Another beauty of variety shows is that they can appeal to everyone. Infinite Challenge, 2 Days 1 Night, and Running Man showcase Korea beyond the K-pop image. Instead of intimidating trained K-pop products, we see bits of the altogether more real side of Korea.
Putting the variety in variety shows
With 2 Days 1 Night and Running Man, they often travel to special landmarks and locations. To show the place off, they play hilarious games so you’ll laugh and remember. Whether name tag ripping in the Seoul Arts Centre or touring various national treasures in a one-day race, their excitement is contagious. Facts are shared about the location as well as wide shots of food, culture, and scenery. Infinite Challenge presents absurd challenges and comedic moments with a constant run of “special projects.” Some are heartwarming, such as ToToGa, which showcases past Korean music idols with reunions of bands for special performances. Others are thrilling, such as Wanted by Public, where they are hunted by Busan detectives.
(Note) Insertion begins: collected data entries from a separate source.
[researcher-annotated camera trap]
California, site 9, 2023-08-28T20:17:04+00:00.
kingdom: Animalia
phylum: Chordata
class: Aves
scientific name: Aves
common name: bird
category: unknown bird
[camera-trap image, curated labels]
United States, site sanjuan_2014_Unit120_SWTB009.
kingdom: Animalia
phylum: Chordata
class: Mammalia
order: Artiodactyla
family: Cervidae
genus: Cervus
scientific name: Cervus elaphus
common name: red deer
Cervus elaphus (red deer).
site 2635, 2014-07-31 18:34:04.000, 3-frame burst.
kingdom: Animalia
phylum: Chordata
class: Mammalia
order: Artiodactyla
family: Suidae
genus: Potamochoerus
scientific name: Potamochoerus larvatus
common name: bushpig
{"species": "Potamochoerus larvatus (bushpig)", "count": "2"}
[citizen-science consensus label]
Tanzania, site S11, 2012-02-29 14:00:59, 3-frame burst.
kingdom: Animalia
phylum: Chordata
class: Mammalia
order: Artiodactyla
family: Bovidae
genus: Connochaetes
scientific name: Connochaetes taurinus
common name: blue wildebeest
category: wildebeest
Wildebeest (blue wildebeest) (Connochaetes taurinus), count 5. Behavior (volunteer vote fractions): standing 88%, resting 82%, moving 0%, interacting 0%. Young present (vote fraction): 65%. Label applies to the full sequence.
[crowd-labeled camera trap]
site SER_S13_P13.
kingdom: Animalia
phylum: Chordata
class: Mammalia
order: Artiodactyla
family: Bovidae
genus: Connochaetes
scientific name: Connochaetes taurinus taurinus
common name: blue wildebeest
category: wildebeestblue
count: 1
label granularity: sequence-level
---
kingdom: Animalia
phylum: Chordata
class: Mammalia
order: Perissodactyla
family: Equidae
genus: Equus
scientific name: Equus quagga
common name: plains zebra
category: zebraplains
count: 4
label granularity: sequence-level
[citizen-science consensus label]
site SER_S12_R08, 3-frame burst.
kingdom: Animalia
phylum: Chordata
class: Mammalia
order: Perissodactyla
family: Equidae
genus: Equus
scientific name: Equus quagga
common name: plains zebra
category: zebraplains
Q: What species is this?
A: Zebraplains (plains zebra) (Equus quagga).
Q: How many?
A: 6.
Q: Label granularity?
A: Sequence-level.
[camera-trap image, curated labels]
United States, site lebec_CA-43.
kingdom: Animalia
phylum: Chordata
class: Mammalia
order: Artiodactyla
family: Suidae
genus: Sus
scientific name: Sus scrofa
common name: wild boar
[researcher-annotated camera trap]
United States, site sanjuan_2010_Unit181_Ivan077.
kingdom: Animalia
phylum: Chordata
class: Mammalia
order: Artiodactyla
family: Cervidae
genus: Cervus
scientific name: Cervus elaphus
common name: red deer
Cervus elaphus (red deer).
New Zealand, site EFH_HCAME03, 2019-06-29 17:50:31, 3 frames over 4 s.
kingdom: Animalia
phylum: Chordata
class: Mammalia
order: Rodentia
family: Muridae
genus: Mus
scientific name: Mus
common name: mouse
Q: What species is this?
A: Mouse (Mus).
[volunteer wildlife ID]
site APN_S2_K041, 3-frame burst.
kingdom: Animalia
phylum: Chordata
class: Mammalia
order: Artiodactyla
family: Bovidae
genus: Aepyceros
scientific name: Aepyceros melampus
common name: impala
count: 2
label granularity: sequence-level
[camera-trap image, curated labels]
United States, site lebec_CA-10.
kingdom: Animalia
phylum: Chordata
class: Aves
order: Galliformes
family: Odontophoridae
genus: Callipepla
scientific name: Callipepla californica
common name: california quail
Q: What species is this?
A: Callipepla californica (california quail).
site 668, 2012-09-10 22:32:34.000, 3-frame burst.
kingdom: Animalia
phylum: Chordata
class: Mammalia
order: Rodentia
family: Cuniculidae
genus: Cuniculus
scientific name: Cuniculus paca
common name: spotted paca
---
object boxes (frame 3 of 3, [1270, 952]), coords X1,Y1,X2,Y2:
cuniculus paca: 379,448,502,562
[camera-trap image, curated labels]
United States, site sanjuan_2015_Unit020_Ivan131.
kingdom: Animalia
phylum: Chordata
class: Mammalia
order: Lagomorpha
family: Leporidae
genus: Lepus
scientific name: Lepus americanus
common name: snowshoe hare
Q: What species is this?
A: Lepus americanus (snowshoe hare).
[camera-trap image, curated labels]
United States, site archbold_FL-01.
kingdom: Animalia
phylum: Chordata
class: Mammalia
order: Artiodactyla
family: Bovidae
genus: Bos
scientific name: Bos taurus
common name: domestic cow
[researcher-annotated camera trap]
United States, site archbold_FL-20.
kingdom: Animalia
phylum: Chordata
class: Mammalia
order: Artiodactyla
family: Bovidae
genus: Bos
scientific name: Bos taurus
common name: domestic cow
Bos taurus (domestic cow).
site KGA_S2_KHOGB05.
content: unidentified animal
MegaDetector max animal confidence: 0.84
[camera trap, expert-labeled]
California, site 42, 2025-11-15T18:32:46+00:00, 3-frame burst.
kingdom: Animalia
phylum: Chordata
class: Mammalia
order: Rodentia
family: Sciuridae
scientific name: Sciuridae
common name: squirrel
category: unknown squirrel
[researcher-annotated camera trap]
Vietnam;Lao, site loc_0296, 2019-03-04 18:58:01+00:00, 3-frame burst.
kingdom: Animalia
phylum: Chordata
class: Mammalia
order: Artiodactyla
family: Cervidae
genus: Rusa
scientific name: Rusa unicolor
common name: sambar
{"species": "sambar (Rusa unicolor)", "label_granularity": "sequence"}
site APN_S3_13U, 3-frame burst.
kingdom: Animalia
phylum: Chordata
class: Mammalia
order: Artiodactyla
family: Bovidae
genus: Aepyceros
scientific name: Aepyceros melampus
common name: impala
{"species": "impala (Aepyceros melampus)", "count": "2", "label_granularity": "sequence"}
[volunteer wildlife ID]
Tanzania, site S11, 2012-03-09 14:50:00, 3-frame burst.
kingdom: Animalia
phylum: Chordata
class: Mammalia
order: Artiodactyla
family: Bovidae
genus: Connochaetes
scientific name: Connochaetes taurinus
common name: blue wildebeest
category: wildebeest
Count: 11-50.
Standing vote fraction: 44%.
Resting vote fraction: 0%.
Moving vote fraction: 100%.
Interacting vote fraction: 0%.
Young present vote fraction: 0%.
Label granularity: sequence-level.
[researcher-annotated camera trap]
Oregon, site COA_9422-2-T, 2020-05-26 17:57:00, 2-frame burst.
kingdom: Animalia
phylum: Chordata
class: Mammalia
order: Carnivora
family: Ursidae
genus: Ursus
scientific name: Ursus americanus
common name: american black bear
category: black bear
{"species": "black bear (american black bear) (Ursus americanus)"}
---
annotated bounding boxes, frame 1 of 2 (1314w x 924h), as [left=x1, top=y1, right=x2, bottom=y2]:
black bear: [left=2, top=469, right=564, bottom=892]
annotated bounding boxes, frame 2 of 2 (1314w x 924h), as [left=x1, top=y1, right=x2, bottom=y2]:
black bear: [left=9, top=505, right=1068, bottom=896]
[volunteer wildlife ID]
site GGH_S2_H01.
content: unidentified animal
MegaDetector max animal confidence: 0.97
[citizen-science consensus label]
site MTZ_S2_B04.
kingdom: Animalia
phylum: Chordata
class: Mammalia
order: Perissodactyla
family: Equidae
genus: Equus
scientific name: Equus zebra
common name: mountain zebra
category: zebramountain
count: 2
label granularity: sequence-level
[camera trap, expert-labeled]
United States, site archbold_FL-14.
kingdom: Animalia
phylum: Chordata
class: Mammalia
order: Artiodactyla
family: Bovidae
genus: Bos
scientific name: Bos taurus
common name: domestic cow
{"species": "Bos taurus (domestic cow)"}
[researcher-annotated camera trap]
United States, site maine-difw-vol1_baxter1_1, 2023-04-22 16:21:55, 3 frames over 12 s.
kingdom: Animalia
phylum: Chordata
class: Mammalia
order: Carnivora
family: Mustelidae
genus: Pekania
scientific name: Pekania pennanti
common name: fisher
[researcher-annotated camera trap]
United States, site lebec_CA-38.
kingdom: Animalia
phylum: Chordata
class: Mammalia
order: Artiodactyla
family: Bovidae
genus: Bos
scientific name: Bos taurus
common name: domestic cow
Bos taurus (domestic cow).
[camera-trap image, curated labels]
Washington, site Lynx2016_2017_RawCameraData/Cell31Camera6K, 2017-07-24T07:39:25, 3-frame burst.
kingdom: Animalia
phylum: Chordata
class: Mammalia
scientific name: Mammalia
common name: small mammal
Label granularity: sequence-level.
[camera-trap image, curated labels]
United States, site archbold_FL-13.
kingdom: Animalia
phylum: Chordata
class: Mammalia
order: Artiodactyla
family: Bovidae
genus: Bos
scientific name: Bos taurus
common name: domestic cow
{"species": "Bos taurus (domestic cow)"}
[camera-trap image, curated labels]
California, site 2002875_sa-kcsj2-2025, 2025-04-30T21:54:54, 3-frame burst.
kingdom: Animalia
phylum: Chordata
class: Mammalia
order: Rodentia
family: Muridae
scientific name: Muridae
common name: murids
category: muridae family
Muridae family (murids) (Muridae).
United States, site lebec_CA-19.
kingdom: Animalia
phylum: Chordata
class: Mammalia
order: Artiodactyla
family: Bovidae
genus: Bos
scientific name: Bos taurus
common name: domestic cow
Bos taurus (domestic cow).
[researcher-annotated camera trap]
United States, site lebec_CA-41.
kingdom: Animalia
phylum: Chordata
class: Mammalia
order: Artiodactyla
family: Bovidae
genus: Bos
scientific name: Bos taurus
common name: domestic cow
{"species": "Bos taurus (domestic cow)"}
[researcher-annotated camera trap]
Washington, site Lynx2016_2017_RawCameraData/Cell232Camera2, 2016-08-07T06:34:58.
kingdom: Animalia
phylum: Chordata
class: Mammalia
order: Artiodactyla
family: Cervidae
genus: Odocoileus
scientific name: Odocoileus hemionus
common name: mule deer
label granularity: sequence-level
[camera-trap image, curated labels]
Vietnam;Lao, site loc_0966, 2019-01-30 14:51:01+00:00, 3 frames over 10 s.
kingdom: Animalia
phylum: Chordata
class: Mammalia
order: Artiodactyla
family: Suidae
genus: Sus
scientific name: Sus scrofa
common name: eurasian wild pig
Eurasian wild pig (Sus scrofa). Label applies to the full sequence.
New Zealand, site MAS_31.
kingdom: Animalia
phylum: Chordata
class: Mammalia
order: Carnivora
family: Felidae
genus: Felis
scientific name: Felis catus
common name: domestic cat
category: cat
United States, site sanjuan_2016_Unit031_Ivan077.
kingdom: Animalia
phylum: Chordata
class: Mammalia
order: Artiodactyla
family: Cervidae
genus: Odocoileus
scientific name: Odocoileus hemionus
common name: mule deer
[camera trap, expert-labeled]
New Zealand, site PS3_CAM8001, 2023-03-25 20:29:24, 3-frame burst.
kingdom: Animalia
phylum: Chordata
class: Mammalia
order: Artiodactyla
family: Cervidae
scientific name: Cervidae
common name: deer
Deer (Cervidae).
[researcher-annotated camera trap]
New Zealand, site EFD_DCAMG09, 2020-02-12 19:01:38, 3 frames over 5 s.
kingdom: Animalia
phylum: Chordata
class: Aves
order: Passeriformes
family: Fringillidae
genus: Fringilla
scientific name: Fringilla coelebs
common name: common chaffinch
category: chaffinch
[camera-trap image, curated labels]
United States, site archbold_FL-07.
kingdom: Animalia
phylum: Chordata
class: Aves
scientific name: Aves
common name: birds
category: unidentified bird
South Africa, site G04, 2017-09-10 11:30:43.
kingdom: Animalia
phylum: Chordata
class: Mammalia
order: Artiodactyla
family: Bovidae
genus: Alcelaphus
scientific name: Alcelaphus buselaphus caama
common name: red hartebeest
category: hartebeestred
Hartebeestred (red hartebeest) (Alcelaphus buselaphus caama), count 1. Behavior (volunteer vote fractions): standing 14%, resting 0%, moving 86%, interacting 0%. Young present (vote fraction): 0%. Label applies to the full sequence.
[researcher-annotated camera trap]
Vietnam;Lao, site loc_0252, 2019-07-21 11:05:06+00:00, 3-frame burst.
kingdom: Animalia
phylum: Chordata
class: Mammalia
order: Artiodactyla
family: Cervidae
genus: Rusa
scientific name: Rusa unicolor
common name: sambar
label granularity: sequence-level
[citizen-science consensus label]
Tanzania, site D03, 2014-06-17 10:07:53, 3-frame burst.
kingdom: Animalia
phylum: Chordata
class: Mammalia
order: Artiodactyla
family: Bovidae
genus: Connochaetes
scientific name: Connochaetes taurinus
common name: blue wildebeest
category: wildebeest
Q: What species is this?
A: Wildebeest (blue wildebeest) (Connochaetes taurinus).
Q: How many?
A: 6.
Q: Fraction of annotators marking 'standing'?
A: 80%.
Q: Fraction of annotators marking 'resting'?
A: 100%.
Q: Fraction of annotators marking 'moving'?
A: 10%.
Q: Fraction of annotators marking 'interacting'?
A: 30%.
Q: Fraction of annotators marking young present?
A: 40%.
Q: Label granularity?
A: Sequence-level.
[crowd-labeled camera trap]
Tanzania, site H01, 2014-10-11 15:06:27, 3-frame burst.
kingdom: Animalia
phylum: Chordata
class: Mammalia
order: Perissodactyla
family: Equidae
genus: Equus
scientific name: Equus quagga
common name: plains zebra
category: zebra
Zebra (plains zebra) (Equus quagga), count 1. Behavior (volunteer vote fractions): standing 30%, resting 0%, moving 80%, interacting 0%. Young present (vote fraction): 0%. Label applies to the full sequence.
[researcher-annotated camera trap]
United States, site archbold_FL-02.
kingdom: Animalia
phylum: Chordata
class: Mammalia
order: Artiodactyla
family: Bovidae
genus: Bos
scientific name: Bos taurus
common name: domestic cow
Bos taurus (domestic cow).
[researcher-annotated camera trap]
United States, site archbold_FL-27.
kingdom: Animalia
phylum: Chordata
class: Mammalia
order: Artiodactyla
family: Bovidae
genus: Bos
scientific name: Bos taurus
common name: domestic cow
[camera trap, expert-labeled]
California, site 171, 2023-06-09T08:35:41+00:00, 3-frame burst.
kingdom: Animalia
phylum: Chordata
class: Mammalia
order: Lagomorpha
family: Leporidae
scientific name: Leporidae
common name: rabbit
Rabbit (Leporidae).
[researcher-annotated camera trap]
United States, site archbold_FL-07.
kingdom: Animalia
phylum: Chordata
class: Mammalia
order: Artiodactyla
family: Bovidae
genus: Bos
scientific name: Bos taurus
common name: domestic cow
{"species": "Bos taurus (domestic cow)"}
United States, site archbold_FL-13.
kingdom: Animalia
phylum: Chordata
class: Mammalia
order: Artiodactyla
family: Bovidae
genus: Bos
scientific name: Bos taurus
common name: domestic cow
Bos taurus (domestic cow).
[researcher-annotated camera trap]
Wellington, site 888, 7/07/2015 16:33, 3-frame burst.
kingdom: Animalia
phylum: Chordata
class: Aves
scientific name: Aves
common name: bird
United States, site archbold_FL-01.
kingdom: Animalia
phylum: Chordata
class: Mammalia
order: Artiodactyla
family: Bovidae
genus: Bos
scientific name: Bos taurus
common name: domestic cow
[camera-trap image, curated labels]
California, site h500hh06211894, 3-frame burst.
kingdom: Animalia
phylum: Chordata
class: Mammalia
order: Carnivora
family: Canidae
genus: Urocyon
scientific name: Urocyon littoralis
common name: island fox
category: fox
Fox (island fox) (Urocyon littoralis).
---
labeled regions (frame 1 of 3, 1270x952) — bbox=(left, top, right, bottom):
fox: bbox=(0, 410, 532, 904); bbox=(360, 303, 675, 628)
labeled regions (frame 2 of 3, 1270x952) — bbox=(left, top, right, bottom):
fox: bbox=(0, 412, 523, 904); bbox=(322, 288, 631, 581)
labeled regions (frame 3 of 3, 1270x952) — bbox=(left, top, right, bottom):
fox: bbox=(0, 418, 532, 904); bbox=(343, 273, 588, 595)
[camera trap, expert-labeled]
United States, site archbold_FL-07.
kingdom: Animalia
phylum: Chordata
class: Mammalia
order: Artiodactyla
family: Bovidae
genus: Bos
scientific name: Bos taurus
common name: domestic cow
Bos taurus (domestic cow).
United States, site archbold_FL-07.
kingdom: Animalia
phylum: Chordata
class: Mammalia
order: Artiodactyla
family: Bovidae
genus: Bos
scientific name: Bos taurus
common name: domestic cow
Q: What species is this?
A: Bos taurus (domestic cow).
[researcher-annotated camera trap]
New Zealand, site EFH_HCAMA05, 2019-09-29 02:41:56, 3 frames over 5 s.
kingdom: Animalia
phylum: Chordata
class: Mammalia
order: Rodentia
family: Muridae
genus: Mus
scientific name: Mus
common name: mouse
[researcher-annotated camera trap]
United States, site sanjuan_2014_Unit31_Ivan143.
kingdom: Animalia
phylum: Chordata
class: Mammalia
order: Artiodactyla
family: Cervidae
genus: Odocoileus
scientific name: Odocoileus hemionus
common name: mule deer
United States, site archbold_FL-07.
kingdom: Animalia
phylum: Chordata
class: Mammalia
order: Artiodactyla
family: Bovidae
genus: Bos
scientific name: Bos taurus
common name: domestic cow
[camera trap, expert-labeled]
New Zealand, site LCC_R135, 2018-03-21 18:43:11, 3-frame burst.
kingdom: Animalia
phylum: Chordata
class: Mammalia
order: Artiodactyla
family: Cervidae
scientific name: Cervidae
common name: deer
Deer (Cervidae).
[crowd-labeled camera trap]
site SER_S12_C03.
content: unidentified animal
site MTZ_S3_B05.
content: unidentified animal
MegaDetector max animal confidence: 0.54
All these shows are dotted with bits of cultural norms, such as games, traditional wrestling, types of food, different dialects, formal vs. informal language, respect for elders, traditions, holidays, and more. The sole purpose of these shows is to entertain but it’s entertainment on a wide scale. They instruct us about the country in a fun and sometimes hidden way. We don’t realize how much we’ve gained until we talk about it.
Variety shows are an integral, independent part of the Hallyu Wave. Appealing to Korean and non-Korean fans, they serve to further showcase all of Korean culture while still making us laugh. Their brand has grown in leaps and bounds and where it goes is going to be an exciting ride.